4 Common Accounting Errors and How to Prevent Them

Mistakes happen — even in buttoned-up accounting departments. Despite everyone's best efforts, errors can (and do) make their way into accounting processes and cause all sorts of havoc. A transposed digit can throw debits and credits noticeably out of balance, or a reversed entry can cause an imperceptible error to casual readers. That's why it's important to have a plan in place to detect, minimize and fix mistakes. Error prevention may be a loftier, even impractical, objective given the human element involved, though the right accounting software controls can help.

Accounting errors are unintended accidents; they are the result of an inadvertent mistake. Sometimes accounting errors are caused by a slip of the hand, like transposing a number or hitting an incorrect key. Other times they stem from a misunderstanding of accounting rules or company policy. Nevertheless, any accounting department worth its salt aims to limit errors in its accounting data, especially data that flows into financial reporting used by internal and external stakeholders. Errors can be embarrassing at best, misleading at worst.

Accounting errors that are evident on a trial balance are easy to identify and fix as part of the accounting close. But for the majority of accounting errors — those that are undetectable at the trial balance level — more effort is required. For this reason, it's important to put processes in place to detect these four common accounting errors:

1.) Data entry errors. These are basic accounting mistakes. Data entry errors include transposed numbers, typos and other (often manual) slipups, like a misplaced decimal.

2.) Errors of commission. This category of errors arises from an incorrect action — for example, a transaction is recorded but some part of it is wrong, such as using an incorrect general ledger account number or using a miscalculated or improperly rounded value. Reversed entries, where debits and credits are improperly switched, and duplicated entries are also errors of commission.

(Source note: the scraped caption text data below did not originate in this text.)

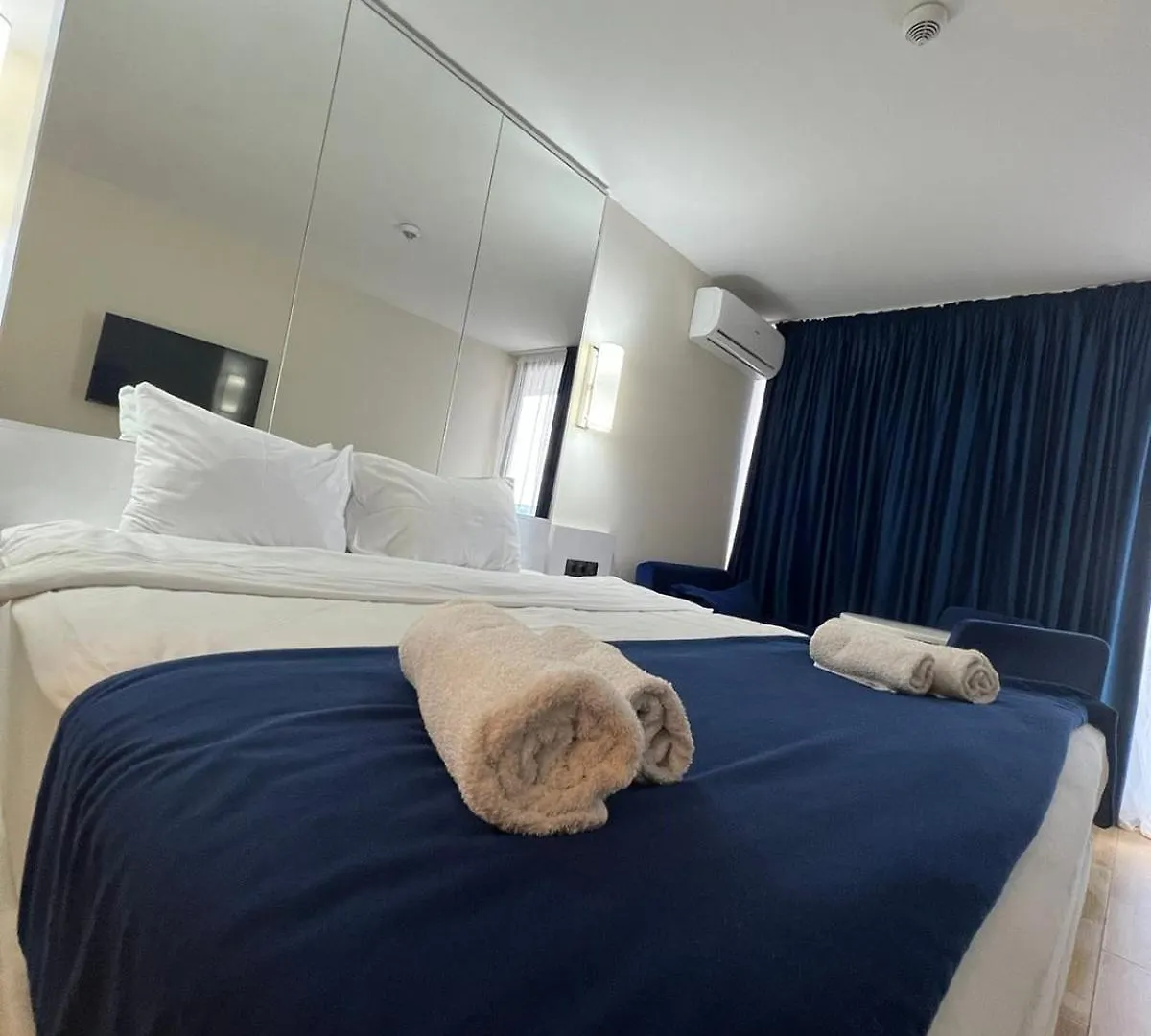 Orbi City N2 Apartment Batumi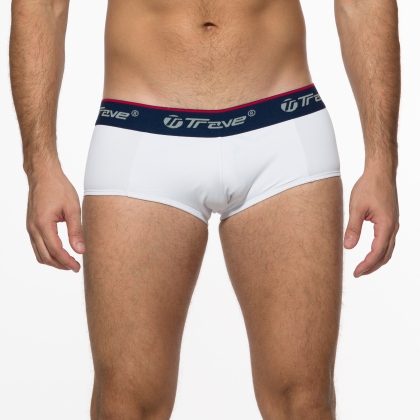 Cueca Slip De Microfibra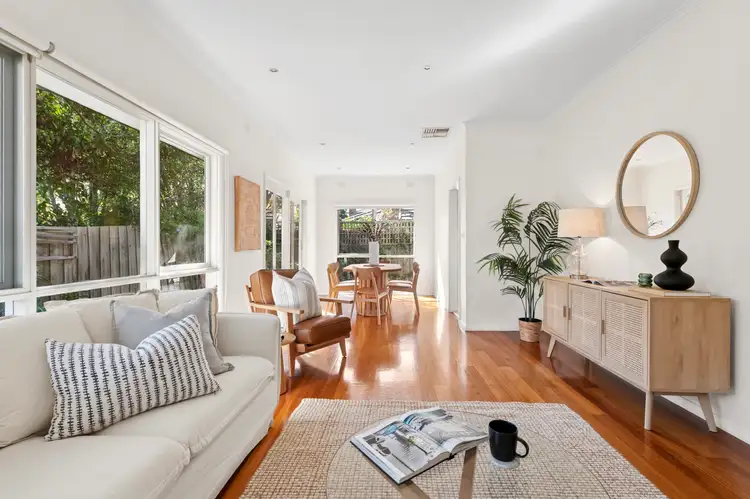 Fifth view of Homely house listing, 1/1 Bunangib Court, Frankston South VIC 3199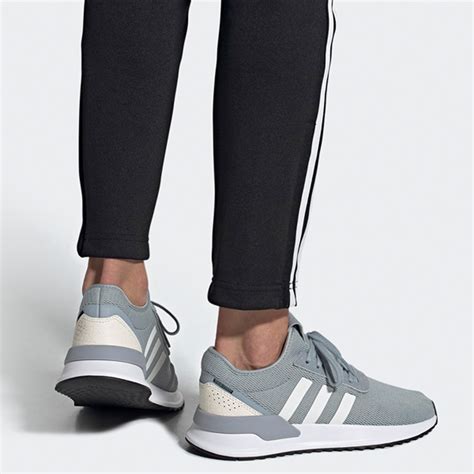 schuhe damen sneaker grau adidas|Graue adidas Sneaker für Damen online kaufen .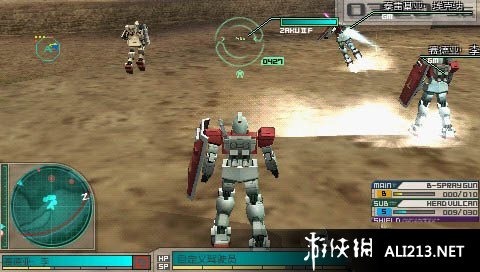 高达生存突击金手指,高达生存突击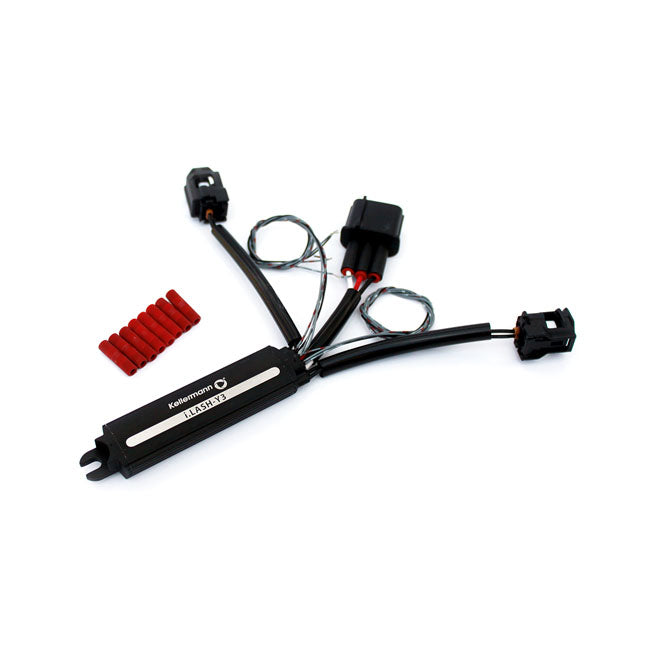 Kellermann, i.LASH adapter cable - Y3 TURN SIGNALS MODULES Kellermann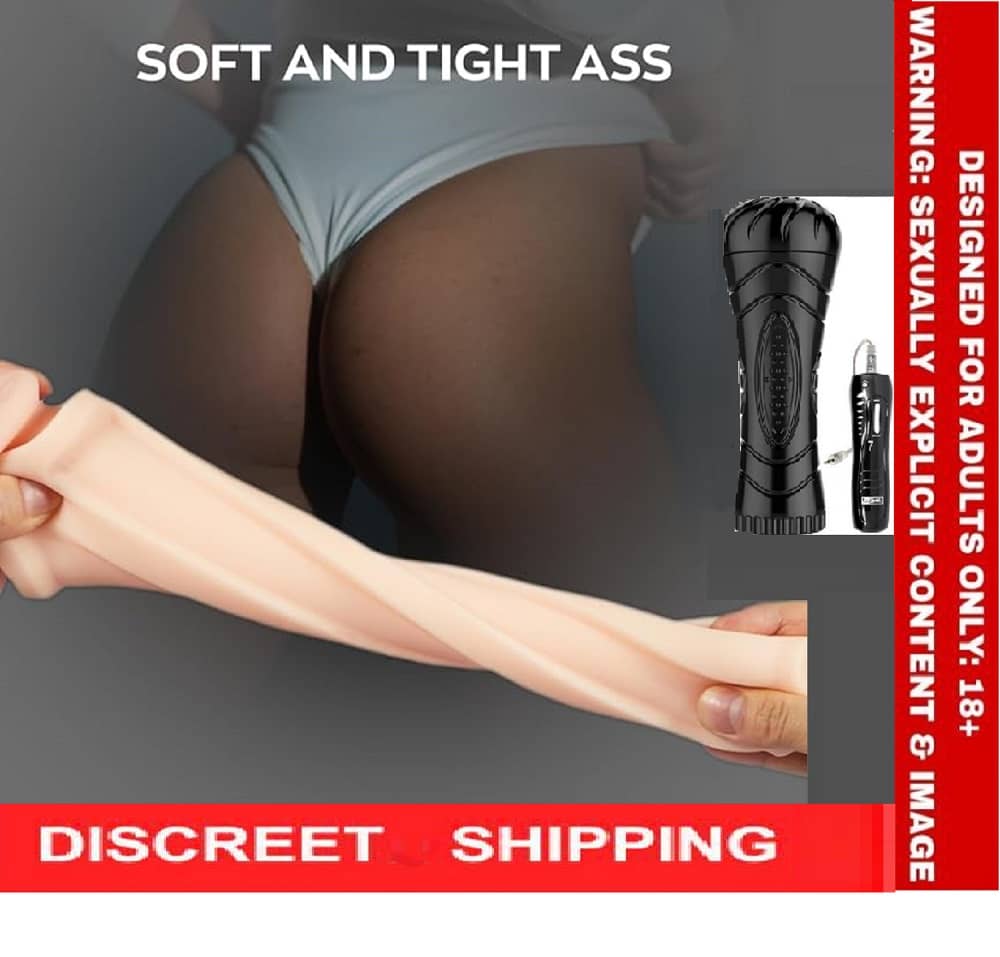 KamYog Flashlight Real Pussy With Sexy Sound Sex toy For men Flight Pilot Vibrating Massage with remote Multispeeds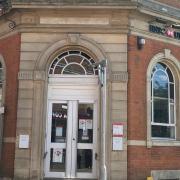The HSBC branch in Dereham will remain closed until July 24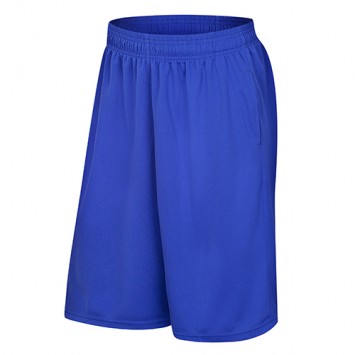 YWD8205#跑步篮球训练休闲多功能短裤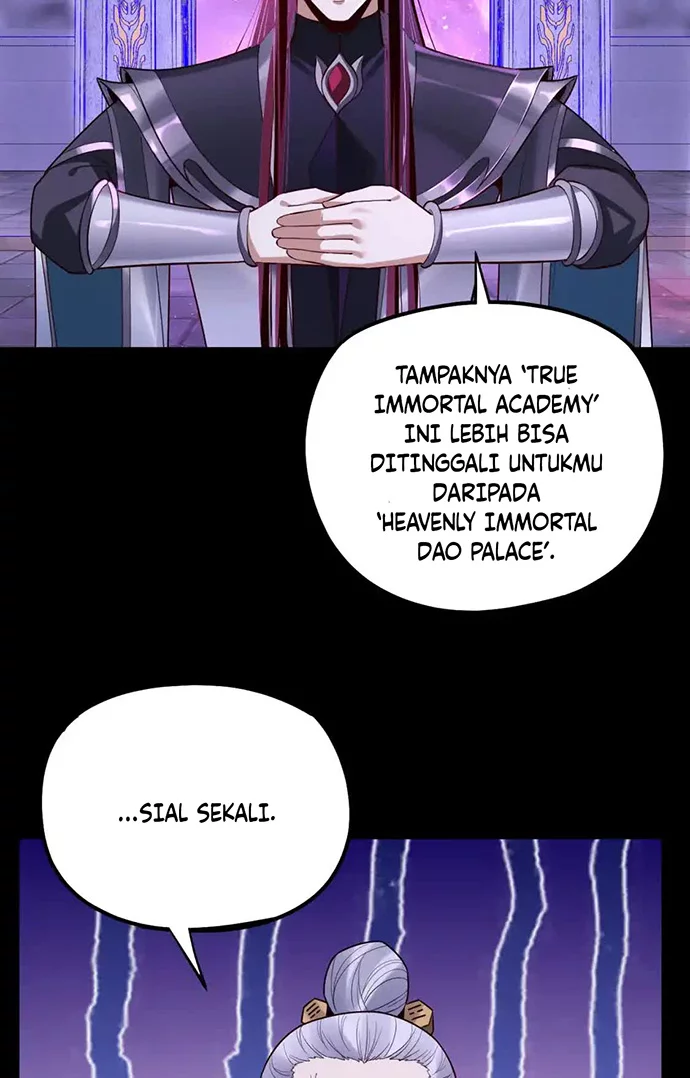 The Villain Of Destiny Chapter 129 - halaman 22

3.) Errors of omission. These errors happen when a transaction is overlooked and not recorded. It's simply left out of the accounting records.

4.) Errors of principle. Errors of principle occur when the wrong accounting treatment is applied to a transaction. Errors of principle are significant technical accounting errors, as the resultant transaction will not be in accordance with Generally Accepted Accounting Principles (GAAP), either because the wrong guidance was followed or because it was followed incorrectly.

It's especially tricky to find accounting errors that compensate for each other. Sometimes these errors manage to unintentionally offset each other, masking the underlying mistake. For example, lease expenses for two identical company cars can be duplicated in one department and omitted in another, making totals appear accurate even though individual departmental costs (and associated key performance indicators) are incorrect.